Source excerpt:
--*--

200 Indigenous Mexicans Violently Forced out of Vacant Lot

  • Indigenous people displaced due the territorial conflict in Chenalho, Chiapas. Mexico. Nov.

    Indigenous people displaced due the territorial conflict in Chenalho, Chiapas. Mexico. Nov. | Photo: Reuters file

Published 15 January 2019
Opinion

Over 200 Indigenous Mexicans who were displaced by poverty demand justice after being illegally and violently evicted from a temporary home. 

A rights group denounced the eviction of more than 200 displaced indigenous people from an empty lot in the municipality of Tlapa, Mexico, by a legal representative of the owner’s property.

RELATED:
Mexico: Indigenous Chol Community Denounces Eviction Attempt

Constancio Sanchez Campos, the legal representative, showed up with two bulldozers and threatened the displaced indigenous people with evicting them by force unless they paid US$10.50 for each lot, reported Guerrero Digital.

The displaced people denounced Sanchez’s violent and illegal eviction without an official warrant.

--*--

Data excerpts:
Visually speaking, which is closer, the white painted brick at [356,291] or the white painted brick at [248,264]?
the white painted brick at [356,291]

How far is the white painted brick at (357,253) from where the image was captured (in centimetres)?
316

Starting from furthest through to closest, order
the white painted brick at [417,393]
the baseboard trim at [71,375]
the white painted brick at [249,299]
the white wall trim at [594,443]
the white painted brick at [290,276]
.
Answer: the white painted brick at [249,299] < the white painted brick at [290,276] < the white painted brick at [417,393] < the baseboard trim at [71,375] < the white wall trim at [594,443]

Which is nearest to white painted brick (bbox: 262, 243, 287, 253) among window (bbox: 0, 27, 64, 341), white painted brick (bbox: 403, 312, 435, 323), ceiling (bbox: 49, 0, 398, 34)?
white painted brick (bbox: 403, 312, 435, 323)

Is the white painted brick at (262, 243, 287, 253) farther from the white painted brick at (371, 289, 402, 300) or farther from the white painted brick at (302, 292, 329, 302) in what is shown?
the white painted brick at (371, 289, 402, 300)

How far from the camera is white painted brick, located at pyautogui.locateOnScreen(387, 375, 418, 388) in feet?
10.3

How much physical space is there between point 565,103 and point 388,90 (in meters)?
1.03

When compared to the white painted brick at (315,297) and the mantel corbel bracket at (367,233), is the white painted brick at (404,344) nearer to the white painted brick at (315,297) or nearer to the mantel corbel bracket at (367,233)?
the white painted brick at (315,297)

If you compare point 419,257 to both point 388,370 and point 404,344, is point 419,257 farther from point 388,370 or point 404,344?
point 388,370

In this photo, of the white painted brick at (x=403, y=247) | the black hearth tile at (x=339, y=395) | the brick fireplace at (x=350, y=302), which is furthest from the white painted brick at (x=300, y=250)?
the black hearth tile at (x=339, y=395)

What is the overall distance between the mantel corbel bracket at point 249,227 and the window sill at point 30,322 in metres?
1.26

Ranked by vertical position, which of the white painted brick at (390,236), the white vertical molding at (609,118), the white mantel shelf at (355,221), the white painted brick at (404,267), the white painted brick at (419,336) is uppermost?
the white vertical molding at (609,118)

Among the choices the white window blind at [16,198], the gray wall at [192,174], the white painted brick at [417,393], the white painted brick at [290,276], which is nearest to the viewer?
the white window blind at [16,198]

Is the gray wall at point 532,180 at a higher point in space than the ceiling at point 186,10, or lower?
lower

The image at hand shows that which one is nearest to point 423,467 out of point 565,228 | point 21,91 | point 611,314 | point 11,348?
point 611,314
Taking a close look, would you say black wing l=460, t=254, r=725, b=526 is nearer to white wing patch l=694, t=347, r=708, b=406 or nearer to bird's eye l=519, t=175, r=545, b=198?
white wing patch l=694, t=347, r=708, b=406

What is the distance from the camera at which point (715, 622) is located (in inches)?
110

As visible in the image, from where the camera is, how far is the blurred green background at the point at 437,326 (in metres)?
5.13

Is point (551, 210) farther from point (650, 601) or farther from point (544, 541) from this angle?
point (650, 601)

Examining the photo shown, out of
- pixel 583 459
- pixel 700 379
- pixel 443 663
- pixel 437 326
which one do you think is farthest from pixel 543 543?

--*--

Given exercise 1:
According to the news excerpt, how much money did the legal representative demand for each lot?
Given exercise 2:
Transcribe the part of the news excerpt that opens with the words "A rights group" and closes with "an official warrant.".

Written reply 1:
US$10.50

Written reply 2:
A rights group denounced the eviction of more than 200 displaced indigenous people from an empty lot in the municipality of Tlapa, Mexico, by a legal representative of the owner’s property.

RELATED:
Mexico: Indigenous Chol Community Denounces Eviction Attempt

Constancio Sanchez Campos, the legal representative, showed up with two bulldozers and threatened the displaced indigenous people with evicting them by force unless they paid US$10.50 for each lot, reported Guerrero Digital.

The displaced people denounced Sanchez’s violent and illegal eviction without an official warrant.